— Start Provided text —

# 2.4Ghz Aristo-Craft TE reciever in a LGB Stainz



## Mr Magoo (Mar 1, 2008)

Can anyone tell me if you can connect the Aristo-Craft TE reciever in a LGB Stainz and if so how would I go about it?

Regards
Wayne


----------



## Axel Tillmann (Jan 10, 2008)

In principal yes, but with the Stainz you need to fight for the space. This is a very compact little engine and most of its hollow space is filled with weight. At the minimum you have to rip out the default electronic board by LGB because you need that space. Do you also want sound in the engine?


----------



## Mr Magoo (Mar 1, 2008)

Hi Axel,
I have sound set up in a tralling car, so that is not a problem. Also I can place the reciever in the cab if need be

Regards
Wayne


----------



## Axel Tillmann (Jan 10, 2008)

So then the question left - can you do it yourself?

— End Provided text —

• [Exercise requirements]:
1. In the thread about putting the receiver in the LGB Stainz, what fills most of the engine's hollow space?
2. Can you extend the Stainz receiver thread, picking up right after its last sentence?

— Start Provided material —

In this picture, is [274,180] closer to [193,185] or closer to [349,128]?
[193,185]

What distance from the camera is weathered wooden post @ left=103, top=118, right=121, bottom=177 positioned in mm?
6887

— End Provided material —

• [Replies]:
1. Weight fills most of it.

2.
----------



## Mr Magoo (Mar 1, 2008)

I should have no truoble doing it myself

Wayne


----------



## Greg Elmassian (Jan 3, 2008)

If you are using track power, be sure to leave room for the cap board:










It's larger than the receiver....


Regards, Greg


----------



## Axel Tillmann (Jan 10, 2008)

Then this should be pretty straight forward, but not plug & play. You will have to run the wires manually and then solder them to the TE receiver.


----------



## George Schreyer (Jan 16, 2009)

Electrically, it is straightforward. Mechanically, not so much. The Staintz is one difficult bugger to get inside so that you can separate the motor contacts from the power pickups. 

Link here to a DCC conversion with all the electronics in a powered tender 

http://www.girr.org/girr/tips/tips9/lgb_2017_tips.html


----------



## Dan Pierce (Jan 2, 2008)

Over the years, many different stainz were made and there are several different wiring versions. 

If there is a D on the bottom of the engine, then it has the motor separated from the track power and is called the D version whereas the engine shown at George's site is the 3 wire version and the motor lead is tied to one wheel. 

Give us the model number located on the bottom of the engine and suggestions can be more accurate in how we can help.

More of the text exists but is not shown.